Mr Albanese will be represented by his Foreign Minister Penny Wong, who will visit Kiribati for the first time before flying to Fiji.

Mr Hipkins has chosen to remain in New Zealand to attend to the recovery measures following the devastation caused by Cyclone Gabrielle. His Deputy Prime Minister Carmel Sepuloni will represent him and the country.

Rabuka’s claim

Mr Rabuka is staking his claim to establishing ‘A milestone in regional politics,’ in calling for this Retreat, without saying much about the intricacies involved. He can be given credit for bringing back Kiribati but there are larger issues that remain to be addressed.

“This is a meeting for Reflection, Renewal and Celebration,” he said in a communique issued by his office in Suva today (February 21, 2023) but that should not remain just a narrative.

Ironically, Rabuka’s role as the Chairman of the Forum is ending even as it began. He is set to hand over the portfolio to Mark Brown, Prime Minister of Cook Islands at the Retreat in Denarau Island. The annual meeting of the Leaders is to be held in his country later this year.

“It has been an honour and a privilege for the government of Fiji to have carried the role of Forum Chair. I am very pleased that we were able to contribute to ensuring the ongoing solidarity of our Forum Family and I look forward to welcoming Forum Leaders to Nadi,” Mr Rabuka said.

Pacific Regionalism

Henry Puna, the current Secretary General of PIF also spoke about ‘celebrating Pacific Regionalism,’ when he referred to the forthcoming Retreat.

“Our Pacific regionalism comes under the vision of our 2050 Strategy.
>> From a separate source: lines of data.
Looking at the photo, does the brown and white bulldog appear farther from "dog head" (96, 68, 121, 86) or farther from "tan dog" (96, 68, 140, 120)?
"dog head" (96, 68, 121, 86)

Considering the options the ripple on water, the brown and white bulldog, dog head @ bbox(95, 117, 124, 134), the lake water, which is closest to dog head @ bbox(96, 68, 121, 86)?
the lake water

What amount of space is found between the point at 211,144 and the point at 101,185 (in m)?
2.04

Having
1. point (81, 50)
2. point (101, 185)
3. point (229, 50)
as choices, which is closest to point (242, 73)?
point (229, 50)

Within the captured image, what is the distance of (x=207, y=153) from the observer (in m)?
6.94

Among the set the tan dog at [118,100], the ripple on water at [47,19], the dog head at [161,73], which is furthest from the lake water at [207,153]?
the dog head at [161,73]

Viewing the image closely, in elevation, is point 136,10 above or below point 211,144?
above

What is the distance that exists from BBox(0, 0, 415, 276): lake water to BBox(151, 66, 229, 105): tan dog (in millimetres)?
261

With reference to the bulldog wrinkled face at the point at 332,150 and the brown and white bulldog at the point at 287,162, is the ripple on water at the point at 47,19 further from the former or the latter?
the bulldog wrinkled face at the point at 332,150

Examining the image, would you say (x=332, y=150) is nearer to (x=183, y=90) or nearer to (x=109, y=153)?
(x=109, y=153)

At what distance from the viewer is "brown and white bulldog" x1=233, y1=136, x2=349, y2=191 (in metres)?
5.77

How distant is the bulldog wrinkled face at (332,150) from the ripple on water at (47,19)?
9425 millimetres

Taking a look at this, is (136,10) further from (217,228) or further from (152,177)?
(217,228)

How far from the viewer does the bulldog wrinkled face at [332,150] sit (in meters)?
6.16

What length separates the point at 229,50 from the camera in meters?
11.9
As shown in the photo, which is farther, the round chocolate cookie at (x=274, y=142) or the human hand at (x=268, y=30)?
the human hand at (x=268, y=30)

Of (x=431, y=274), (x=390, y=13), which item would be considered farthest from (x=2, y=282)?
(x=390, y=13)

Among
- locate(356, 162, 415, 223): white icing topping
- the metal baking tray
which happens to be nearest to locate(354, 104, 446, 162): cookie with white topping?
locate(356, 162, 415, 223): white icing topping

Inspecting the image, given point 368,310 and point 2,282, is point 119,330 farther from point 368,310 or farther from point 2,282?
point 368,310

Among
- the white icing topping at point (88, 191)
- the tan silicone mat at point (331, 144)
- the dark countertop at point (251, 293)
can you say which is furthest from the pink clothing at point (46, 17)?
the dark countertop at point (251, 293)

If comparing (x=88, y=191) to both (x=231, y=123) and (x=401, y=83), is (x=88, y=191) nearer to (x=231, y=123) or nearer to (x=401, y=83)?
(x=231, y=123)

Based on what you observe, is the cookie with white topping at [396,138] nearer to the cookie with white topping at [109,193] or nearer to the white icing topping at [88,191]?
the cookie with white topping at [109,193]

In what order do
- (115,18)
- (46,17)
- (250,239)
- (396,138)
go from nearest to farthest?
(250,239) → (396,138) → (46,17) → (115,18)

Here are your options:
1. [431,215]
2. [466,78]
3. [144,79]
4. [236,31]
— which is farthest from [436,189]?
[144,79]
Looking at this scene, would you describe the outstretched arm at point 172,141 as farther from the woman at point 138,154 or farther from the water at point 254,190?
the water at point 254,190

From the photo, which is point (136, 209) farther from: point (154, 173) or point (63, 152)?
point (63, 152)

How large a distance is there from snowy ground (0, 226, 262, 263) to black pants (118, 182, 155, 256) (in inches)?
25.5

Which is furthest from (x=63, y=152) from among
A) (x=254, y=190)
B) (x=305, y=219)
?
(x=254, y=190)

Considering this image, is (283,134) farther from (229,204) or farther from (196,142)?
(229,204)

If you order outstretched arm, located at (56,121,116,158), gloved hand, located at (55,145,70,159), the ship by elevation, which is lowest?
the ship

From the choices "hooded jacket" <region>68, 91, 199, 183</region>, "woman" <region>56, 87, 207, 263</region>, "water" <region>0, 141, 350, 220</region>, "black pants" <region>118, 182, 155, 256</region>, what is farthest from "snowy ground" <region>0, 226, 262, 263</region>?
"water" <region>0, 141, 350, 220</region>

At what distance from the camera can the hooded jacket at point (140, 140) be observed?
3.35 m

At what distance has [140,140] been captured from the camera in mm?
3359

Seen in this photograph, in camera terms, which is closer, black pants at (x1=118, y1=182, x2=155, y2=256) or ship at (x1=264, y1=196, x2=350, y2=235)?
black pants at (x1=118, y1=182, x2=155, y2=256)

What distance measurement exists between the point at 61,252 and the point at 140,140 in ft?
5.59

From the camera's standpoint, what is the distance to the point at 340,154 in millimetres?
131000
This Special Leaders meeting will demonstrate the dedicated commitment of our leaders to building PIF solidarity and unity,” he said.

The Meeting will also consider and finalise the operationalisation of the Suva Agreement endorsed by Forum Leaders at their meeting in Suva in July 2022.

Australia has been showing greater interest in the Pacific than New Zealand, it would seem if an analysis of intra-Pacific relations is of any indication.

Ms Wong has visited the Pacific Island countries eight times since assuming office in July last year, averaging one visit every month.

“The Pacific Islands Forum is central to our shared interest in a region which is stable, prosperous and respectful of sovereignty. I am keen to hear from leaders about how we can work together to tackle the climate crisis, strengthen our economies post-pandemic, and achieve our shared interests in a peaceful and secure region,” she said as she prepared for her visit.

Shaky Forum

This Reporter was a part of media delegation that accompanied Prime Minister Jacinda Ardern to the Forum Summit held in Suva in July last year.

The signs of disappointment and discord were visible.

The Prime Ministers of Australia and New Zealand said that the region is the risk of militarisation with China expanding its influence and the Forum on shaky ground.

The Leaders must reinforce the Forum’s 2050 Strategy for the Blue Pacific Continent, which strikes an urgent tone on climate change and repeatedly calls for accelerated and drastic action to reduce emissions.